● **Given exercise 1**
Reproduce the records verbatim, beginning at their first line and ending with the line that contains "105L101 84L80 63L66", including both of those lines.

● **Supplied passage**
Inventory Will Rise From Last Year
As the market continues to cool off, buyers will begin to have less competition and more homes to choose from.
Soaring demand to buy a home during the past two years led to a record low inventory of homes to buy and that pushed prices up.
In June, inventory saw its first year-over-year turnaround in three years. The number of homes available for sale at the end of June was up 9.6% from May and 2.4% from a year ago, according to NAR.
Home Prices Will Rise More Slowly
In June, the median price of a home reached a record high of $416,000.
But the pace of price growth has been slowing lately. Median home prices for existing homes were up 13.4% in June from the year before, compared with the 23% spike in home prices in June 2021, according to NAR.
In addition, prices on new construction homes are actually falling.
The median sales price of a new construction home dropped to $402,400 in June, down from $444,500 in May, according to the US Census Bureau and the Department of Housing and Urban Development.

● **Record extracts**
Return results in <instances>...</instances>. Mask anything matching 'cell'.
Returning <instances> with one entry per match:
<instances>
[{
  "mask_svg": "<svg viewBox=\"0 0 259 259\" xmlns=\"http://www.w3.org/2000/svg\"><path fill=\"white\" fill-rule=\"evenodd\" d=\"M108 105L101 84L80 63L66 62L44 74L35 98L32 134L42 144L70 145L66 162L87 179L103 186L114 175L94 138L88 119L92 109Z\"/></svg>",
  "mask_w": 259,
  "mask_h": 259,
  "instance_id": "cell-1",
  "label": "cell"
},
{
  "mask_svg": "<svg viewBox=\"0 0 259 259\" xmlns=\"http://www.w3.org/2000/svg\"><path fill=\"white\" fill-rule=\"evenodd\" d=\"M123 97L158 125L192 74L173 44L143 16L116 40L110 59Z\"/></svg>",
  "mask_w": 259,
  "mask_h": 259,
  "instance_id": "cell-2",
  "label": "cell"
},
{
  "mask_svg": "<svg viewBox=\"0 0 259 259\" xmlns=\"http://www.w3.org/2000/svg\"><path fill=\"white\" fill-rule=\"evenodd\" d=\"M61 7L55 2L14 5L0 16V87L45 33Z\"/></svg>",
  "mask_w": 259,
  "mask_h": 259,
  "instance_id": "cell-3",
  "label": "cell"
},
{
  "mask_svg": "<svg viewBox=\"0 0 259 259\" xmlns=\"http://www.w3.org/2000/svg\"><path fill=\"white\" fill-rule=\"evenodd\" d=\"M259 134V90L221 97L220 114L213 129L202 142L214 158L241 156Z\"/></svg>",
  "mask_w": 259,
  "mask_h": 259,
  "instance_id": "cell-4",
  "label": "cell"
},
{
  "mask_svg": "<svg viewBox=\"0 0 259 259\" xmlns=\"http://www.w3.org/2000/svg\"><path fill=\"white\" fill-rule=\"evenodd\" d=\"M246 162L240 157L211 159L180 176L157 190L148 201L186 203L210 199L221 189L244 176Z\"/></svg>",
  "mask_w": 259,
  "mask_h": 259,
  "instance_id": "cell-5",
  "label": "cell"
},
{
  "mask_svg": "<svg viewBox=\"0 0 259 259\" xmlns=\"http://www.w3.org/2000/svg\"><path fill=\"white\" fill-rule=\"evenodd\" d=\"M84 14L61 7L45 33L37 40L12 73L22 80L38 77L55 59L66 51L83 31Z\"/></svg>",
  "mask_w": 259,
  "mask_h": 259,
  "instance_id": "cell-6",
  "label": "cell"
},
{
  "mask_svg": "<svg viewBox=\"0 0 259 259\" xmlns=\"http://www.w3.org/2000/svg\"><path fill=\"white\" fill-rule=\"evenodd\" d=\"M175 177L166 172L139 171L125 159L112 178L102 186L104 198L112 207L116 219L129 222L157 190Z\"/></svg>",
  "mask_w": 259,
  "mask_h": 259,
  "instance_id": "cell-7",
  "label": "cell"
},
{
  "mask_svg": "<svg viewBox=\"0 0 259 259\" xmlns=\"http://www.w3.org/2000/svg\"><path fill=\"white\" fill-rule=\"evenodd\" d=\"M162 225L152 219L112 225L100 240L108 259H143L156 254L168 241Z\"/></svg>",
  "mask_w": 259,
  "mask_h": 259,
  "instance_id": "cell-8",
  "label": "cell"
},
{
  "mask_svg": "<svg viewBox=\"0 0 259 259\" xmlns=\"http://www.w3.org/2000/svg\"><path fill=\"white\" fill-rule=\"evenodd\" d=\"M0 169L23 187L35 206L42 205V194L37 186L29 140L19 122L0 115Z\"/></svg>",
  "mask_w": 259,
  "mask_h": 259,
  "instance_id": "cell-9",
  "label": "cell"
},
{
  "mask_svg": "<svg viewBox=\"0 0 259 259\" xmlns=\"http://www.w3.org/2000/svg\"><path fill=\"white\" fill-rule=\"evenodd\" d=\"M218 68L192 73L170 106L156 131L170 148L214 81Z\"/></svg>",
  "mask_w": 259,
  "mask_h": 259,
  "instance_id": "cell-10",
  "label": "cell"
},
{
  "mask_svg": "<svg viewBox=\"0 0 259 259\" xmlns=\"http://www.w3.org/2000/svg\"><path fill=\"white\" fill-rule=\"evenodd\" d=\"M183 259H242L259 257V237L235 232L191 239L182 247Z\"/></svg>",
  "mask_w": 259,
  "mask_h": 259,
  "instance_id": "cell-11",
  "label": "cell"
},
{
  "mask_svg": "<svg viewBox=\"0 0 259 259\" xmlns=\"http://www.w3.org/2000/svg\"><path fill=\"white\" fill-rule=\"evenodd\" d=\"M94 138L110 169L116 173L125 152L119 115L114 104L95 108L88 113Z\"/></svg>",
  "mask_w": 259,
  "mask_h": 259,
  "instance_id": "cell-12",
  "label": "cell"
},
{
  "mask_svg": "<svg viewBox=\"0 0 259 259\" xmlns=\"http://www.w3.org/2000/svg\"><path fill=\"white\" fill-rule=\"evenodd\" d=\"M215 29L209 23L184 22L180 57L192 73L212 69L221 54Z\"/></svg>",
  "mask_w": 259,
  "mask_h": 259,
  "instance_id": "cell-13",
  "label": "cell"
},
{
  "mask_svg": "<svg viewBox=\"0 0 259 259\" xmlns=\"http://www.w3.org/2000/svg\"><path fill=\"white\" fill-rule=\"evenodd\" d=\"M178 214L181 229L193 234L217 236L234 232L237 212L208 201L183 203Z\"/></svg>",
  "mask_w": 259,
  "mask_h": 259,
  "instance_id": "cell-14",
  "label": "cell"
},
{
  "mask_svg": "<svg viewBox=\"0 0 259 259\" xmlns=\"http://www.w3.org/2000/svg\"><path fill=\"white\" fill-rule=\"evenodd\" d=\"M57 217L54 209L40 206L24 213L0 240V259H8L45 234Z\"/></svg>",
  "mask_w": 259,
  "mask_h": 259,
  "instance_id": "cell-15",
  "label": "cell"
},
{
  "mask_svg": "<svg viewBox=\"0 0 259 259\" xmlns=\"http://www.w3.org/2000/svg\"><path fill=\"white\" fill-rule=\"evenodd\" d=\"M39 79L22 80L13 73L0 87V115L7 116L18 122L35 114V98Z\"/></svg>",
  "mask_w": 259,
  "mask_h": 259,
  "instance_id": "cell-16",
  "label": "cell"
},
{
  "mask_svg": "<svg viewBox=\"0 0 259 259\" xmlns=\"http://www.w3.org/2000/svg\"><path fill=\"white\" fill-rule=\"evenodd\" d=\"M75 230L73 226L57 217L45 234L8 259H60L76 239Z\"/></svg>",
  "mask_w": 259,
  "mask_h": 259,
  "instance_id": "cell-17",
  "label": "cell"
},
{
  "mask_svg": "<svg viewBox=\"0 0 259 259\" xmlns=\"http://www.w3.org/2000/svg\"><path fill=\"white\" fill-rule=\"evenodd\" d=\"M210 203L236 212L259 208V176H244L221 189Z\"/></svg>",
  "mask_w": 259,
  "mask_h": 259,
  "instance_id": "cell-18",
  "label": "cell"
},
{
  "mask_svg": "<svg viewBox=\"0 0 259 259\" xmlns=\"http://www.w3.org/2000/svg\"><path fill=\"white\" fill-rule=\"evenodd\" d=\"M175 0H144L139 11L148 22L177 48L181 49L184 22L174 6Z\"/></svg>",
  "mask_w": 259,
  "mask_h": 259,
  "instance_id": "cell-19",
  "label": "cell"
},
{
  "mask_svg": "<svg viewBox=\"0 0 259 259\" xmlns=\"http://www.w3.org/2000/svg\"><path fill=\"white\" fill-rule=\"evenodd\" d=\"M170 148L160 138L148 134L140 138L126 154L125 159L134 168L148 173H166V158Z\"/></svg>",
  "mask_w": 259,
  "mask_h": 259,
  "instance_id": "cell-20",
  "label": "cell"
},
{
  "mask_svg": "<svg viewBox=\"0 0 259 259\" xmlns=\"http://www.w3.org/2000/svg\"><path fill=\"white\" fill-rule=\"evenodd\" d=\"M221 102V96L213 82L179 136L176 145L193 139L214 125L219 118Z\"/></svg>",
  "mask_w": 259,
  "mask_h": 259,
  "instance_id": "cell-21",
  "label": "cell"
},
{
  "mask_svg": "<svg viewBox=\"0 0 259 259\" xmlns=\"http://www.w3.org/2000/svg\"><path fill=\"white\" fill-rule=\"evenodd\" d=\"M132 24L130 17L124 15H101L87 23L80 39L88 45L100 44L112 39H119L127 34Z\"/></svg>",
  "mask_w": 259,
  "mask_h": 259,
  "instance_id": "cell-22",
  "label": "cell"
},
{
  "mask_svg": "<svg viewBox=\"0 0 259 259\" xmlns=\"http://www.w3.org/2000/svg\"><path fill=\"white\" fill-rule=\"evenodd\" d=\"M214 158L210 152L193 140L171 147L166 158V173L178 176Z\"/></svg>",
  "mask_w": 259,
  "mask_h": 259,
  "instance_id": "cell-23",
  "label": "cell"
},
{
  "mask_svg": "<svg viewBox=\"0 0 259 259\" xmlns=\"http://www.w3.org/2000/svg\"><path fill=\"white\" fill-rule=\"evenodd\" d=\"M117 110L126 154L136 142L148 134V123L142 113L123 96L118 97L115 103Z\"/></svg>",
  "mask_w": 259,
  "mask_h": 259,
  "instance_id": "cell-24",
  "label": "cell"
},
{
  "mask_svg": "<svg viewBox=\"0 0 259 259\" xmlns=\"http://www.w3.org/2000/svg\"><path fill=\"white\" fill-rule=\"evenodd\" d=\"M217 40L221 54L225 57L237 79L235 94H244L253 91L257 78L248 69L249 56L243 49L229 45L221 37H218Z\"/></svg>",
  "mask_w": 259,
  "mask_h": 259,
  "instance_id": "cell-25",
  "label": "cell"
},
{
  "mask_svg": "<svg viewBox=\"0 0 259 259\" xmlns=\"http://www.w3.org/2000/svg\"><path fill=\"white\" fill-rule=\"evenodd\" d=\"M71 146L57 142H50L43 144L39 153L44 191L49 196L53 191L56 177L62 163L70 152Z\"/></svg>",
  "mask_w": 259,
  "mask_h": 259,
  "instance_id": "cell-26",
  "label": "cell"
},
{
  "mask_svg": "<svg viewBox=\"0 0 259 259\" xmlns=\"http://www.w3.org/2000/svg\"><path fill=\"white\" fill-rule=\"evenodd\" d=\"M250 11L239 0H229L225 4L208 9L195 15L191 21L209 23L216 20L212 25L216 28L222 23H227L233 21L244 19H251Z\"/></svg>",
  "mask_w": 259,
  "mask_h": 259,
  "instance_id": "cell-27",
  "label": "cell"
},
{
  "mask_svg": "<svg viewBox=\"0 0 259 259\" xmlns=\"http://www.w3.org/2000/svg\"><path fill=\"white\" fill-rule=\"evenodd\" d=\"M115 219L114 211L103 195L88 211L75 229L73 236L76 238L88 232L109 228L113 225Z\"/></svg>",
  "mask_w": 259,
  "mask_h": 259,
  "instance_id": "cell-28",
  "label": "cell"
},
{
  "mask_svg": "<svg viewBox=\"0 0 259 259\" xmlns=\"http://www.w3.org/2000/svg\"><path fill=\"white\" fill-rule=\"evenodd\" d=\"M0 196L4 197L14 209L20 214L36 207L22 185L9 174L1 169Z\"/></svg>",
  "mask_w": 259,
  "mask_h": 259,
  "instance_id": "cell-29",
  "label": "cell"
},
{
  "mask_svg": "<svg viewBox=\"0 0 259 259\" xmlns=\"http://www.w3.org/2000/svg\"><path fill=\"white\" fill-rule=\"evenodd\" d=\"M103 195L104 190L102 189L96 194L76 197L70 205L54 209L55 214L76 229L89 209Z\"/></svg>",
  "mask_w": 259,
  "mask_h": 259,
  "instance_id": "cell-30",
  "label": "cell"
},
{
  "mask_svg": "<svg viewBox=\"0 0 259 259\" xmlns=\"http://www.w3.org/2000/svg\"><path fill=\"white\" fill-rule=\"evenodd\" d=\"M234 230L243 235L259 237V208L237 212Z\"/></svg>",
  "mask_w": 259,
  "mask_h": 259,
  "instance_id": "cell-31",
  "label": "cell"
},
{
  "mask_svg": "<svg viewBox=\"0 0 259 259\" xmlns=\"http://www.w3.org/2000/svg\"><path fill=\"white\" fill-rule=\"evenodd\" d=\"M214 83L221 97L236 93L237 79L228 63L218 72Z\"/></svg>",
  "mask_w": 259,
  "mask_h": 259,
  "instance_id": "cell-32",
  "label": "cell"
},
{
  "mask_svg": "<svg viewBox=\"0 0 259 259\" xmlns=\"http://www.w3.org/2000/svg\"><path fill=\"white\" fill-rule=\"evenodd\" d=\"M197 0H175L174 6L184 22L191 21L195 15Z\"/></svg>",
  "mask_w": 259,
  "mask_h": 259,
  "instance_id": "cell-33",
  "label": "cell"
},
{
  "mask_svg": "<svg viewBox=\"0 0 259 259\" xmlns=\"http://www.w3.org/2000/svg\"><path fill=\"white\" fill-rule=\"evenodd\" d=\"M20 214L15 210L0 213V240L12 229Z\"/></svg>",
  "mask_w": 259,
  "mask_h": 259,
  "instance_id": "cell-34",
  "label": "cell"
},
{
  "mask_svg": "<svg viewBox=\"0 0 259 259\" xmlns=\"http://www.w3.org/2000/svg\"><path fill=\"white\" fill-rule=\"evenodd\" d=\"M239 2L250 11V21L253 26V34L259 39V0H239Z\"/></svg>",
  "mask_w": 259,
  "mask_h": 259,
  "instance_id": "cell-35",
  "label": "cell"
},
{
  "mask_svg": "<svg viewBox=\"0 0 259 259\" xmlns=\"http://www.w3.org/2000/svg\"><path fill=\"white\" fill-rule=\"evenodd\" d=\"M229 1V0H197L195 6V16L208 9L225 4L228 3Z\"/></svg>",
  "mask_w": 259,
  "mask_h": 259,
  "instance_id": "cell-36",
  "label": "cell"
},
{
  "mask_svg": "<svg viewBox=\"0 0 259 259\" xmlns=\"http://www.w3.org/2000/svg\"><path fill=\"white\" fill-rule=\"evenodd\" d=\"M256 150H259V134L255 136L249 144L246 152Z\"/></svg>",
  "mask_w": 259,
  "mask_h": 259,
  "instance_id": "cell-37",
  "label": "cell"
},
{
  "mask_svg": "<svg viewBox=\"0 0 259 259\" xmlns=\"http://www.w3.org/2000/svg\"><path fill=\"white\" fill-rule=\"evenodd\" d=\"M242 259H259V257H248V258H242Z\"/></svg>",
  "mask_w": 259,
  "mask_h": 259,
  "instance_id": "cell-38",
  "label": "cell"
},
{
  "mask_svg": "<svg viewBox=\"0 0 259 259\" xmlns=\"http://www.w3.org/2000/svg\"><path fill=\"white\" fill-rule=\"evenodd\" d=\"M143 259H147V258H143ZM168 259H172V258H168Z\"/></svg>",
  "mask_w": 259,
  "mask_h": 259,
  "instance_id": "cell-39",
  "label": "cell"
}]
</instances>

● **Given exercise 2**
Continue the passage on the housing market from the point at which it stops.

● **Task result 1**
Return results in <instances>...</instances>. Mask anything matching 'cell'.
Returning <instances> with one entry per match:
<instances>
[{
  "mask_svg": "<svg viewBox=\"0 0 259 259\" xmlns=\"http://www.w3.org/2000/svg\"><path fill=\"white\" fill-rule=\"evenodd\" d=\"M108 105L101 84L80 63L66 62L44 74L35 98L32 134L42 144L70 145L66 162L87 179L103 186L114 175L94 138L88 119L92 109Z\"/></svg>",

● **Task result 2**
Affordability Will Remain a Challenge
Home affordability is the worst it’s been since 1989, with the exception of the housing bubble from 2004-2008, according to a report from the National Housing Conference.
But the difference between the housing bubble and what we’re experiencing in today’s market is that during the housing bubble, the lack of affordability was driven by mortgages offering interest rates as low as 1% that would reset to a level the homeowners could not afford to pay afterward.
In the 1980s, homes were not affordable due to incredibly high-interest rates, spanning from 9% to 18%.